Look out, Ginny thought. Harry looked up, then turned back to her and raised an eyebrow.
You know she was asking about you this morning? Ginny replied. She wanted to know if we were still together.
She was probably just curious, Harry thought. He scooted closer to her on the bench just the same.
“Hey,” Parvati said, smiling warmly at them, “would you be my partner, Harry?”
Harry turned pink and looked down at his fingers. Ginny pursed her lips, trying not to seem amused by her boyfriend.
“Er, no thanks,” he said, grabbing Ginny’s hand. “I’m already Ginny’s.”
Parvati’s smile soured slightly. She opened her mouth to say something else, but Moody banged his walking stick.
“Miss Patil,” he boomed, “partner up with Mr. Longbottom.”

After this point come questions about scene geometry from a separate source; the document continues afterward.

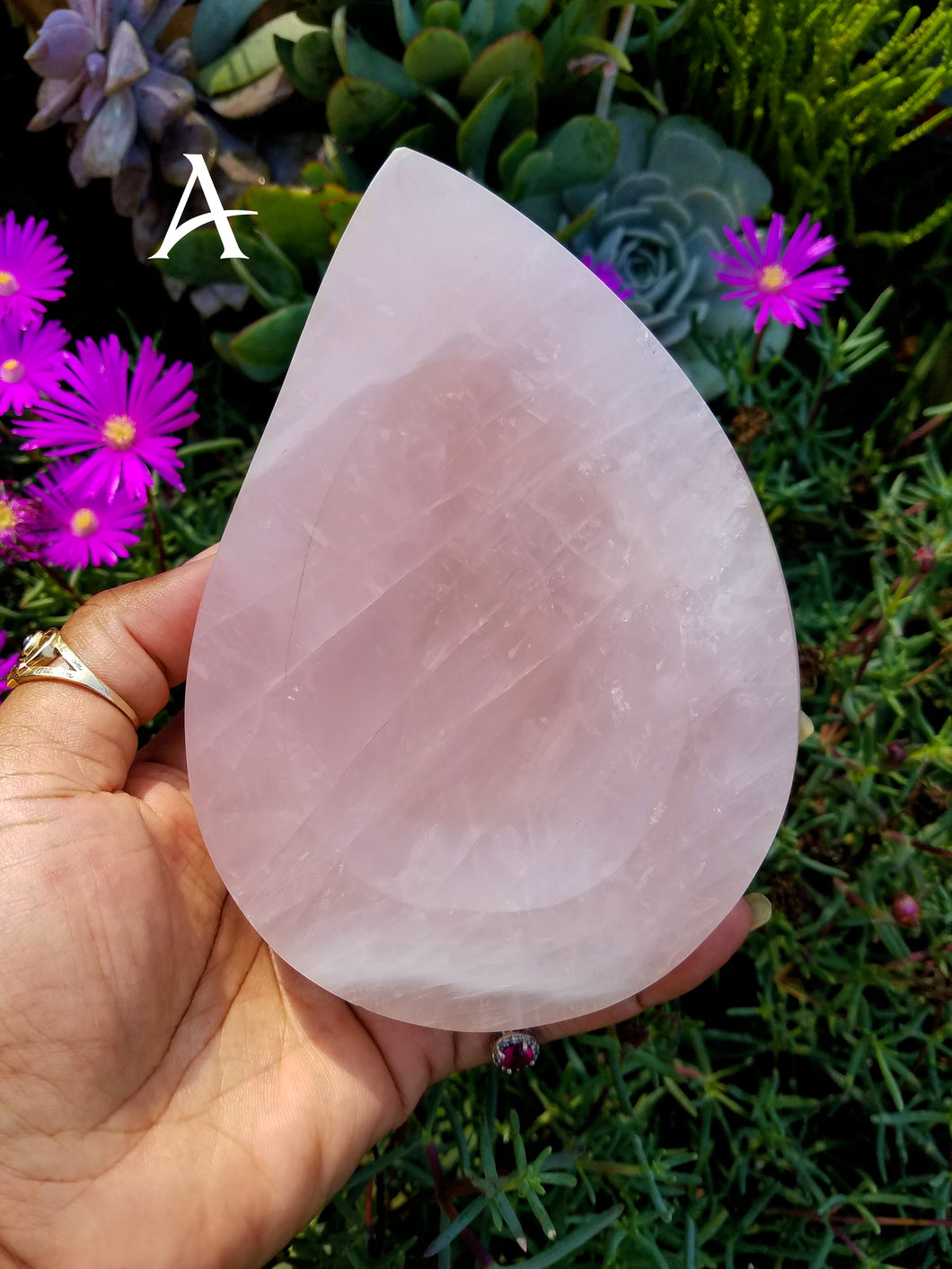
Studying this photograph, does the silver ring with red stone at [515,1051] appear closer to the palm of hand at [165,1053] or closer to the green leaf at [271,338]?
the palm of hand at [165,1053]

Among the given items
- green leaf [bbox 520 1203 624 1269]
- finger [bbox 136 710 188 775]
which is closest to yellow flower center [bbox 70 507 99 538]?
finger [bbox 136 710 188 775]

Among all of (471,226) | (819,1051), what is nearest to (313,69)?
(471,226)

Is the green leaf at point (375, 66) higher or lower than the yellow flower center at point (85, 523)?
higher

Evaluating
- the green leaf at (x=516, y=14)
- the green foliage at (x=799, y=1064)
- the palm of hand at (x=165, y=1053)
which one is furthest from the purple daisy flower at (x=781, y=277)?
the palm of hand at (x=165, y=1053)

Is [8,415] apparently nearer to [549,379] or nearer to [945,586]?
[549,379]

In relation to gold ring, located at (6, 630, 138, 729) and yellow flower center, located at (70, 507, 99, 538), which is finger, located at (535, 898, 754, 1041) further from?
yellow flower center, located at (70, 507, 99, 538)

Parvati scowled, but obeyed. Moody turned around and tapped the black board with his wand. A grid wrote itself onto it.
“We’re going to do a quick activity,” Moody said. Harry and Ginny exchanged confused glances. "I want all of you to open your books and choose a poison or other mind altering potion and then find its antidote. Write down a description of the poison and its antidote on two pieces of paper and bring them to me.”
Ginny glanced at Harry and shrugged. The students all opened their potions books; Ginny ran her finger down the contents table, then flipped to the chapter on poisons and antidotes.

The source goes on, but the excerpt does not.